**Saved entries:**
==*==

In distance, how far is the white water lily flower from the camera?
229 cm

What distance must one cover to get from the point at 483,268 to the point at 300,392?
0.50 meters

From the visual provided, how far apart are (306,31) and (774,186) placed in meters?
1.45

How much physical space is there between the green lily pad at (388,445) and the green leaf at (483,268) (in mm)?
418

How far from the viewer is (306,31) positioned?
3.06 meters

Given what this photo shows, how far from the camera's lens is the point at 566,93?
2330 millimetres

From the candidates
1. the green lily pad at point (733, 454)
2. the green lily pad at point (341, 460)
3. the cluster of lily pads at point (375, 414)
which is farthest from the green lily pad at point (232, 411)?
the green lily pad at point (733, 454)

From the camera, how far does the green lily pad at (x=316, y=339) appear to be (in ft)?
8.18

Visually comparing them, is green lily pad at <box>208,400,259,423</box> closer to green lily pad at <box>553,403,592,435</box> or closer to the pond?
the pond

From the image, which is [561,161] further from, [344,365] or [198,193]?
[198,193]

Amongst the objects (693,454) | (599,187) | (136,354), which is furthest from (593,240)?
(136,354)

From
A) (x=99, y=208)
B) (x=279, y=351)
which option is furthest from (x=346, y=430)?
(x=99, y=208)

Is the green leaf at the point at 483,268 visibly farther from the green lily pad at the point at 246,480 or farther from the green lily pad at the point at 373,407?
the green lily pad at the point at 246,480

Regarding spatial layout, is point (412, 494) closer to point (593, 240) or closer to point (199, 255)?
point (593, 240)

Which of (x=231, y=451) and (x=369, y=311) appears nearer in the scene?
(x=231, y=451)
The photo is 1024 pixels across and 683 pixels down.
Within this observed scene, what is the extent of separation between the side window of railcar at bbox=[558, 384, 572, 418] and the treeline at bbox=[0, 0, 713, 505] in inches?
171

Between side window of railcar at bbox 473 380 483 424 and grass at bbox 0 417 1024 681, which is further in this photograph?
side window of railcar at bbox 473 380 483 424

==*==

Reproduce every one of the saved entries above verbatim, with no alteration to any line.

**FINISHED EXERCISE:**
In distance, how far is the white water lily flower from the camera?
229 cm

What distance must one cover to get from the point at 483,268 to the point at 300,392?
0.50 meters

From the visual provided, how far apart are (306,31) and (774,186) placed in meters?
1.45

How much physical space is there between the green lily pad at (388,445) and the green leaf at (483,268) (in mm)?
418

How far from the viewer is (306,31) positioned?
3.06 meters

Given what this photo shows, how far from the camera's lens is the point at 566,93?
2330 millimetres

From the candidates
1. the green lily pad at point (733, 454)
2. the green lily pad at point (341, 460)
3. the cluster of lily pads at point (375, 414)
which is farthest from the green lily pad at point (232, 411)?
the green lily pad at point (733, 454)

From the camera, how far does the green lily pad at (x=316, y=339) appear to be (in ft)?
8.18

Visually comparing them, is green lily pad at <box>208,400,259,423</box> closer to green lily pad at <box>553,403,592,435</box> or closer to the pond?
the pond

From the image, which is [561,161] further from, [344,365] or [198,193]?
[198,193]

Amongst the objects (693,454) | (599,187) | (136,354), which is furthest from (593,240)?
(136,354)

From
A) (x=99, y=208)
B) (x=279, y=351)
which option is furthest from (x=346, y=430)?
(x=99, y=208)

Is the green leaf at the point at 483,268 visibly farther from the green lily pad at the point at 246,480 or farther from the green lily pad at the point at 373,407?
the green lily pad at the point at 246,480

Regarding spatial layout, is point (412, 494) closer to point (593, 240) or closer to point (199, 255)?
point (593, 240)

Which of (x=231, y=451) and (x=369, y=311) appears nearer in the scene?
(x=231, y=451)
The photo is 1024 pixels across and 683 pixels down.
Within this observed scene, what is the extent of separation between the side window of railcar at bbox=[558, 384, 572, 418] and the treeline at bbox=[0, 0, 713, 505] in inches?
171

Between side window of railcar at bbox 473 380 483 424 and grass at bbox 0 417 1024 681, which is further in this photograph?
side window of railcar at bbox 473 380 483 424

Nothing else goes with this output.